Interaction with the environment surrounding immature embryonic stem cells is a factor in their transformation into a complex organ, even when they are outside the body in a laboratory dish, research shows.
Scientists at the University of Florida's McKnight Brain Institute found that when embryonic stem cells from mice were placed on four different surfaces in cell culture dishes, specific types of body cells were created.
Their findings, published in this week's issue of Proceedings of the National Academy of Sciences, shed light on how embryonic stem cells diversify to form various neural structures, which has been a fundamental mystery of brain development, researchers say.
"The medium and the molecular environment influence the fate of a [stem] cell. ... Ultimately, both nature and nurture influence the final identity of a stem cell. But in the early stages, it seems nurture is very important," said Dennis Steindler, executive director of the McKnight Brain Institute and lead author of the research.
Mr. Steindler said it appears a stem cell's interchange with proteins in the "extracellular matrix," a mixture that surrounds developing cells, "plays a huge part" in determining which organ the stem cells eventually become.

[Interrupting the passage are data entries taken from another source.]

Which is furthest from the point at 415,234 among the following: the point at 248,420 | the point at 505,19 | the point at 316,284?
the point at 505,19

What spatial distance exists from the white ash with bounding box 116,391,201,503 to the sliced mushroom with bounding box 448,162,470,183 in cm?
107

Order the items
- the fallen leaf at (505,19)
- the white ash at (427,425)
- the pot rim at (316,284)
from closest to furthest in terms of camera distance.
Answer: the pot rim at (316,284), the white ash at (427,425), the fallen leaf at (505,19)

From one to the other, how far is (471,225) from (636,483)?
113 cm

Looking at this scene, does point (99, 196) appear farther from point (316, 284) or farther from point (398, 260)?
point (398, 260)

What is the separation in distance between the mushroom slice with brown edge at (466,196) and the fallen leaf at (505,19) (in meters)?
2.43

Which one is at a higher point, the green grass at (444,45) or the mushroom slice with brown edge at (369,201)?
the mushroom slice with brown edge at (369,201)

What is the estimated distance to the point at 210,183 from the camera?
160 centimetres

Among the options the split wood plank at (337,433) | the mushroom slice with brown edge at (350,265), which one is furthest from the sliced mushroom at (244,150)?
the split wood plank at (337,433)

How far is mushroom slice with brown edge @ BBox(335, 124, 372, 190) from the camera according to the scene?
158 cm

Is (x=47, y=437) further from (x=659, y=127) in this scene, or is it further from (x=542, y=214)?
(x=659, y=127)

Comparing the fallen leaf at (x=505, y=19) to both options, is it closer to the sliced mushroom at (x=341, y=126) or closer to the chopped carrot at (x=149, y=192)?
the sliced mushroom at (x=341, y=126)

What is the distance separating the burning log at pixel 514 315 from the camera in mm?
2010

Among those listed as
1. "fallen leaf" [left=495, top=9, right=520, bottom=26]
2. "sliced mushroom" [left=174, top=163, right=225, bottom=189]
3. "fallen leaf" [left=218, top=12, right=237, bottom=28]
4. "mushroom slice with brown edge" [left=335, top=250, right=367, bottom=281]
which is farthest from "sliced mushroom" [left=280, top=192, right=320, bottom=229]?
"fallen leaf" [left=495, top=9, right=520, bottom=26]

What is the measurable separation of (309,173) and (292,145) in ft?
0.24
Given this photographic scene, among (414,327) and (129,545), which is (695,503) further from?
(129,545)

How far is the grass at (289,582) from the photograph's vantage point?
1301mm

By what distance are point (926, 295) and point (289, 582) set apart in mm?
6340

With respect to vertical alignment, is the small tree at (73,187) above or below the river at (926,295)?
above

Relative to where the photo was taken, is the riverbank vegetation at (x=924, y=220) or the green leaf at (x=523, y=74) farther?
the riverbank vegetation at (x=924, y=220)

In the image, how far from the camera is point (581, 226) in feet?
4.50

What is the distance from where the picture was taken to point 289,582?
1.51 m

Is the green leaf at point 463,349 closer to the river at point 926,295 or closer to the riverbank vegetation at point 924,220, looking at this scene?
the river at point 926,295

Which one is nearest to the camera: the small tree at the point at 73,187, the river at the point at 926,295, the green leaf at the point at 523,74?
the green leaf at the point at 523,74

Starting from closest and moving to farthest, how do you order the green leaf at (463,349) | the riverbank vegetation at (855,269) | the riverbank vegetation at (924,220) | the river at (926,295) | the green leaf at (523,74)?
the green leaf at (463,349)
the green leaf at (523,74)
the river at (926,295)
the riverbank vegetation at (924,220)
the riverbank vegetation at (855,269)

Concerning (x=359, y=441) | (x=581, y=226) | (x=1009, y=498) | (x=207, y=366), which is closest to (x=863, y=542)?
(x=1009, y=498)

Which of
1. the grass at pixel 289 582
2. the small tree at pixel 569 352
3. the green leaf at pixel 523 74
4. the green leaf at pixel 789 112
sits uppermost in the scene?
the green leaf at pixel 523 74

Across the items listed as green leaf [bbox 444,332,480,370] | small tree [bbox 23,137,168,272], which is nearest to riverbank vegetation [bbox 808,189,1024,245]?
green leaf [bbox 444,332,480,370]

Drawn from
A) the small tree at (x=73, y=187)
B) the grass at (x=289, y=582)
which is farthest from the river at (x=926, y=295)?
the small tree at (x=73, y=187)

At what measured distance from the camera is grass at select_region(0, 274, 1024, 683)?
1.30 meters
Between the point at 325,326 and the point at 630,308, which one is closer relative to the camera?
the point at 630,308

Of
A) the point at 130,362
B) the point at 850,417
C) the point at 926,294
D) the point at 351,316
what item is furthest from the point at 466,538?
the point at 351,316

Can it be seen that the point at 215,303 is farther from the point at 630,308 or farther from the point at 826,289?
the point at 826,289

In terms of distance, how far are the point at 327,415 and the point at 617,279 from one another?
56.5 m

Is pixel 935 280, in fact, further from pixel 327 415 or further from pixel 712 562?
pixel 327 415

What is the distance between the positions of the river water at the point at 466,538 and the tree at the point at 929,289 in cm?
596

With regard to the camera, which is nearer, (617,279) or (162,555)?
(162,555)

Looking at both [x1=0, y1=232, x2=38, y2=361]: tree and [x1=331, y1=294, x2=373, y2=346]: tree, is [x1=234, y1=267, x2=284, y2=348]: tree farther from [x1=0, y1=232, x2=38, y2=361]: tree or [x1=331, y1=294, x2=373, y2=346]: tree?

"This work is the first to systematically look at how components in the extracellular matrix affect the fate of these cells," said Gordon Fishell, cell biology professor at the Skirball Institute of Biomolecular Medicine at the New York University Medical Center.
Mr. Steindler said he is optimistic that the University of Florida's findings, which focused on brain cell development, will facilitate the creation of laboratory environments to grow specialized cells that can be transferred into patients to treat Parkinson's disease, Alzheimer's disease, epilepsy, Huntingdon's chorea and other brain disorders.
In experiments, the Florida scientists confirmed that a cell culture molecule called laminin activates a common developmental pathway essential for the generation and survival of particular types of brain cells.
Stem cells triggered by laminin go on to produce a brain structure known as the medial ganglionic eminence. Researchers think that particular structure gives rise to a population of early neurons in the developing cerebral cortex, the part of the brain that helps coordinate cognitive, sensory and motor functions.
Mr. Steindler said laminin is used routinely to secure cells onto culture dishes in laboratories.
"It's been known laminin is growth-supportive, but there was no reason to believe these molecules were instructive" as to the specific type of organ embryonic stem cells become, he said.
University of Florida neuroscientist Bjorn Scheffler agreed. He said this study shows that laminin "changes the fate of cells it is working with."
"When you grow [stem] cells in a culture dish, you are actually educating them to become something very special," he said.